┌────────
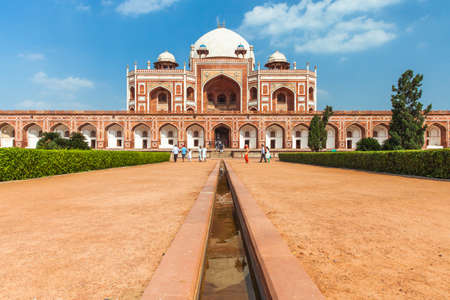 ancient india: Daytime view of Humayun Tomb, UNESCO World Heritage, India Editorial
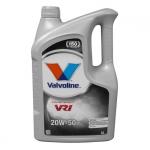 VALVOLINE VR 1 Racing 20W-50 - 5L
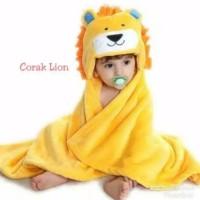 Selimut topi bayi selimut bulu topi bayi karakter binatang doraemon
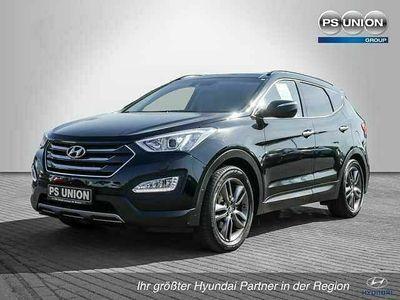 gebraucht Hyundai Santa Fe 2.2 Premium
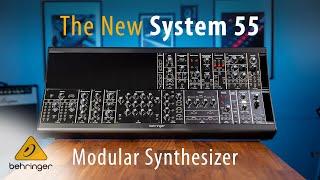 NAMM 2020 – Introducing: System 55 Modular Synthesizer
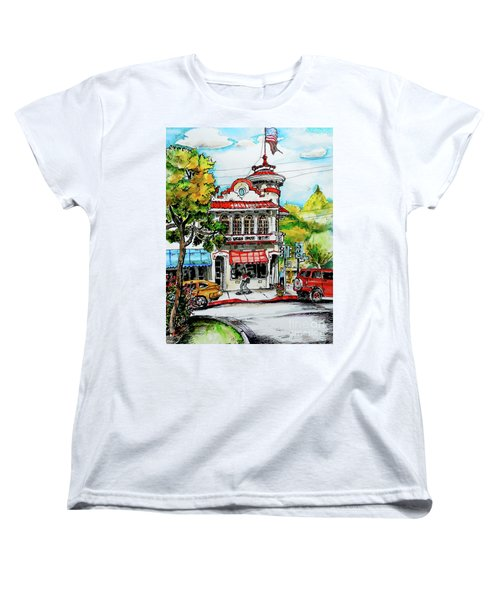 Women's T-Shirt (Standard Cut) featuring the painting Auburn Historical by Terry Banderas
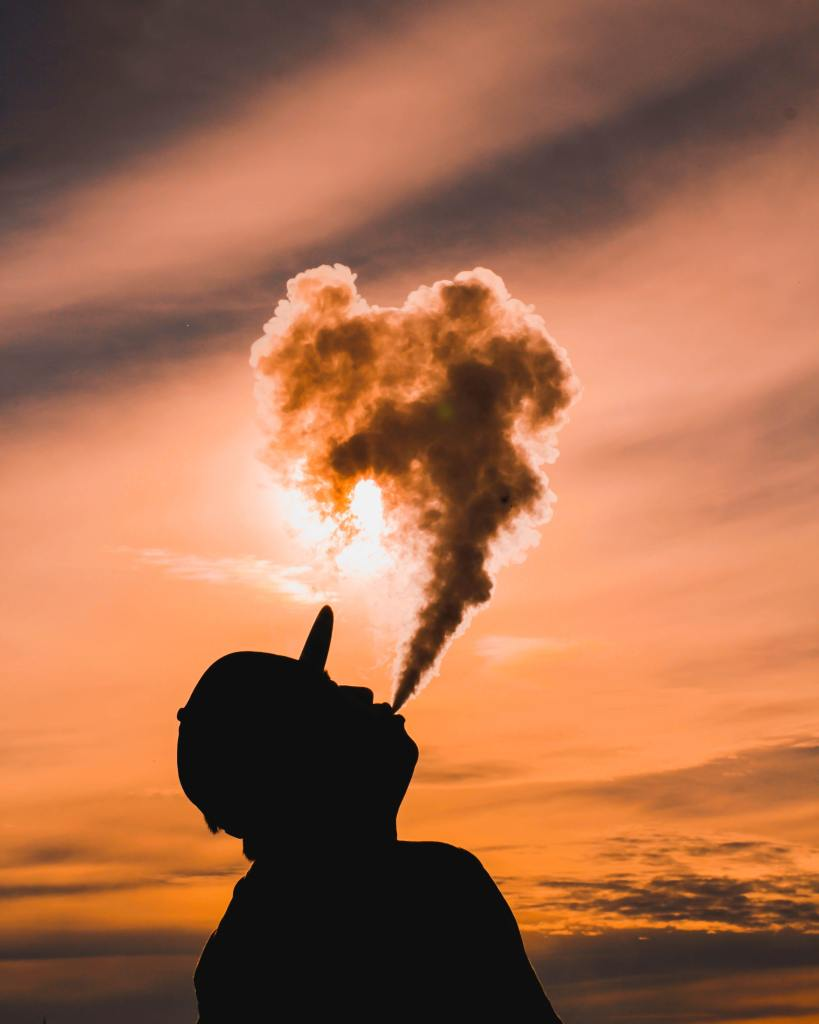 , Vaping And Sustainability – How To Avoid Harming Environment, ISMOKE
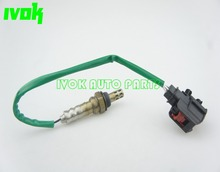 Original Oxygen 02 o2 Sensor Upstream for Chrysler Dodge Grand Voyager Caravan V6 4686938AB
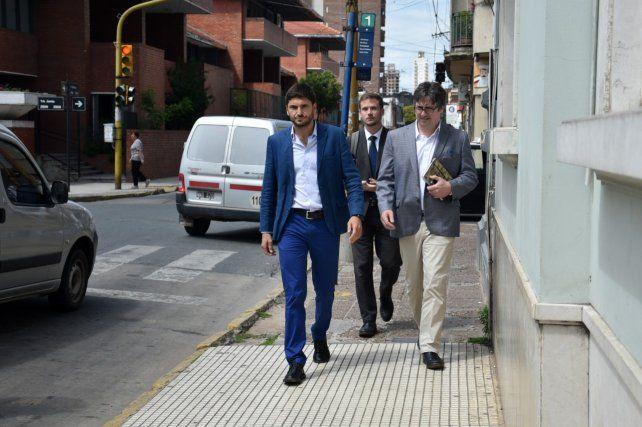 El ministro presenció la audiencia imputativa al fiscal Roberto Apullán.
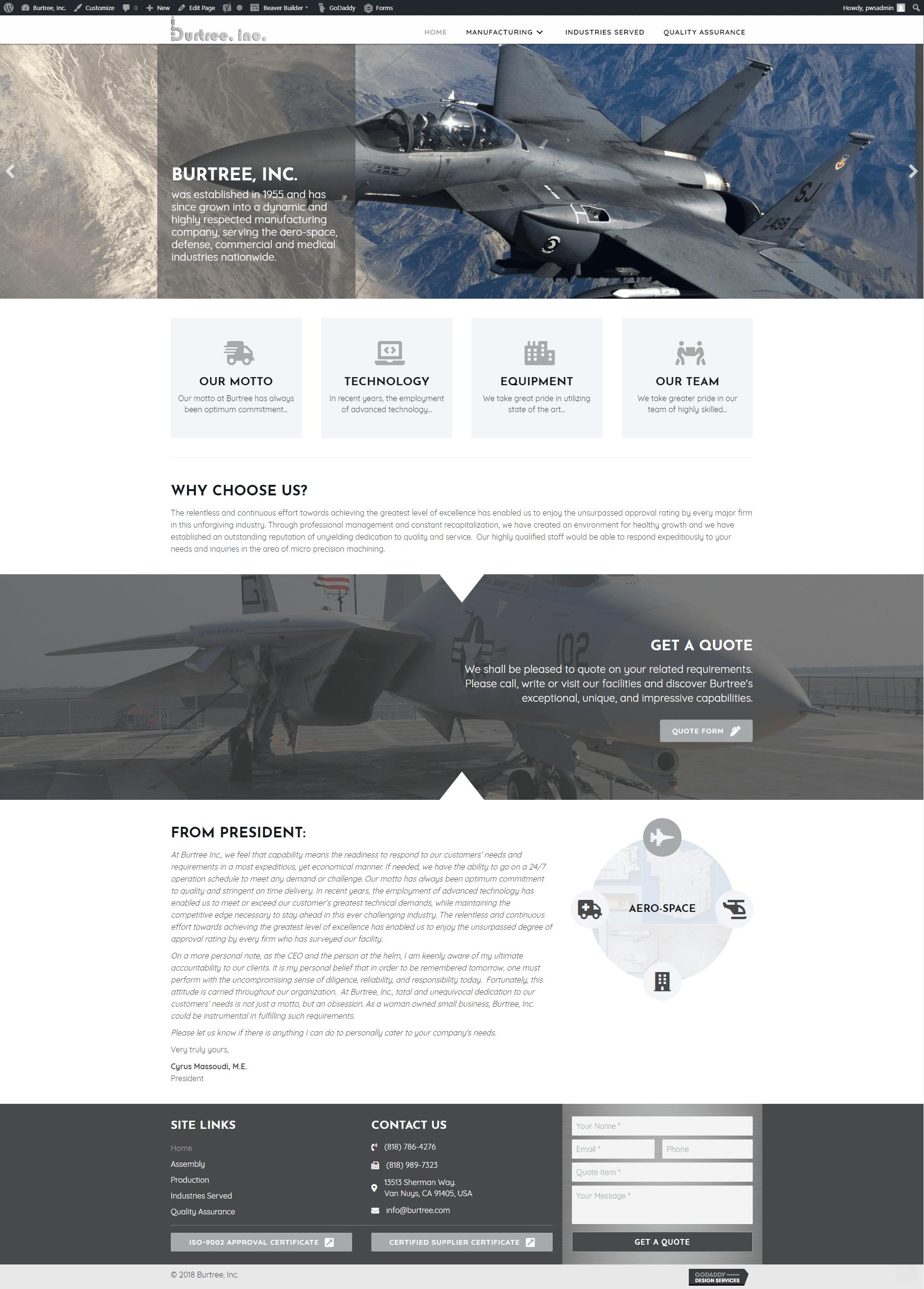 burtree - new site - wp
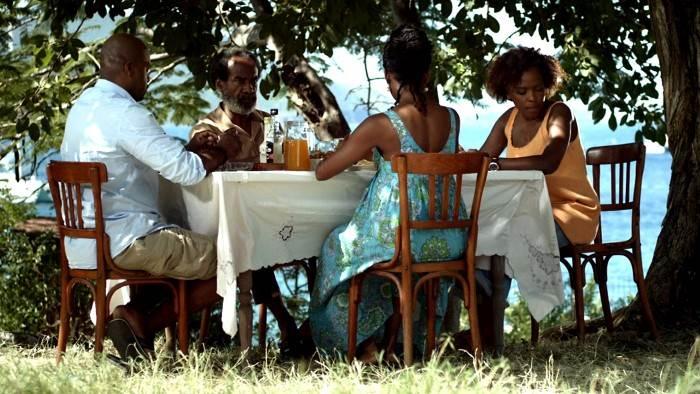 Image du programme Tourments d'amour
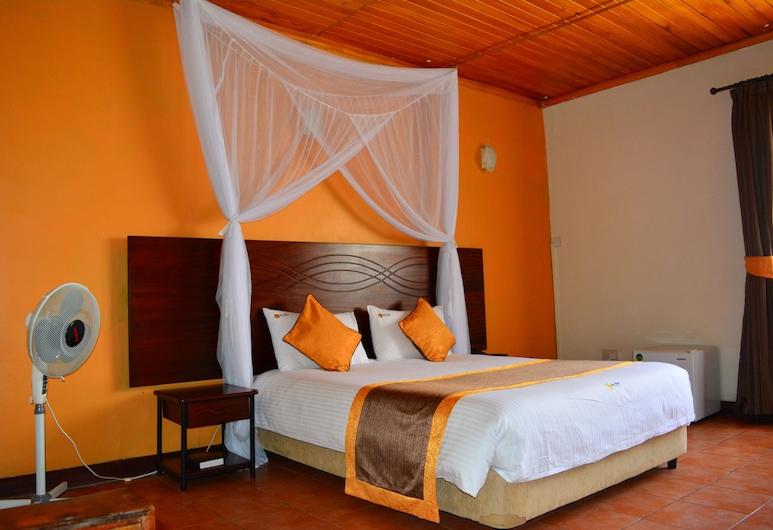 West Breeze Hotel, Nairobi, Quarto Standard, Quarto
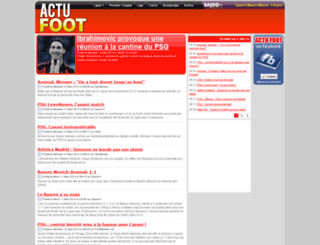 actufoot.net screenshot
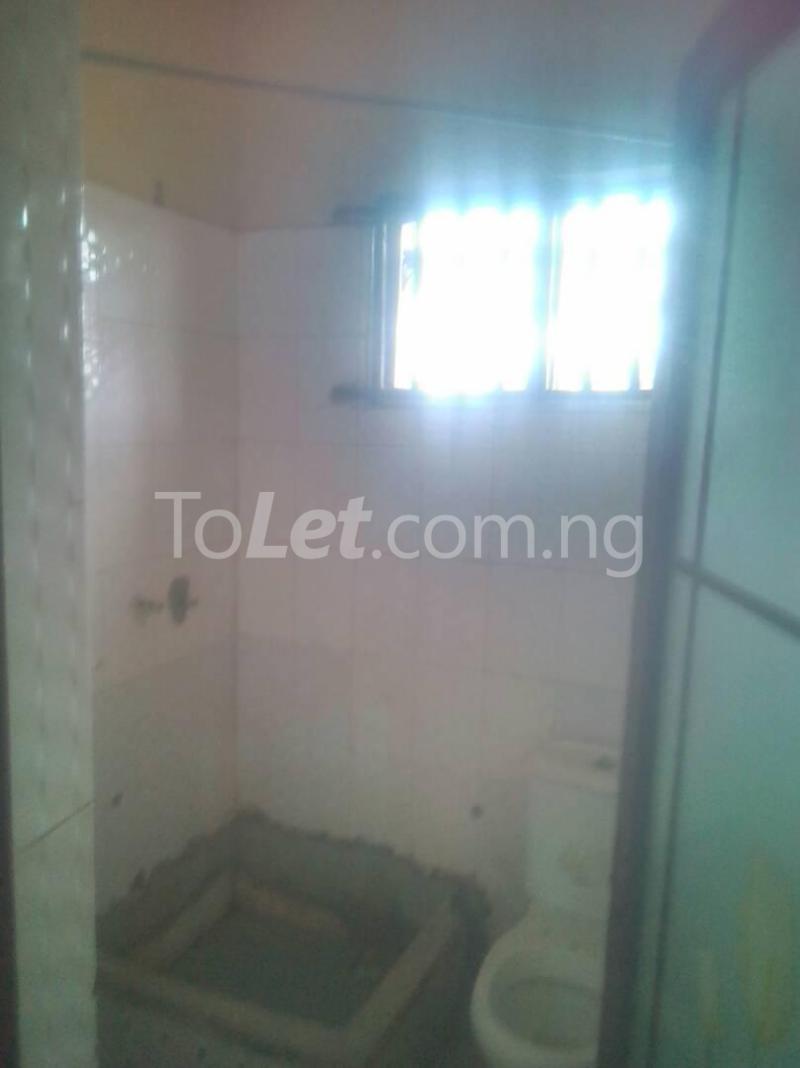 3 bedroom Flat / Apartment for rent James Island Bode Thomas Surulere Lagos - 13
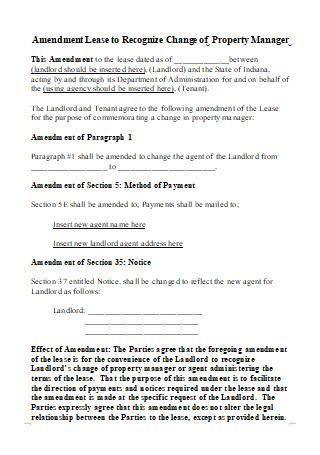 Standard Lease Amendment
└────────
**Task description:** Exactly as written above, retype the lines starting at the one holding "Harming Environment, ISMOKE" and ending at the one holding "3 bedroom Flat", both included, but not the pictures.

**Response area:**
 , Vaping And Sustainability – How To Avoid Harming Environment, ISMOKE
 Original Oxygen 02 o2 Sensor Upstream for Chrysler Dodge Grand Voyager Caravan V6 4686938AB
 El ministro presenció la audiencia imputativa al fiscal Roberto Apullán.
 burtree - new site - wp
 Image du programme Tourments d'amour
 West Breeze Hotel, Nairobi, Quarto Standard, Quarto
 actufoot.net screenshot
 3 bedroom Flat / Apartment for rent James Island Bode Thomas Surulere Lagos - 13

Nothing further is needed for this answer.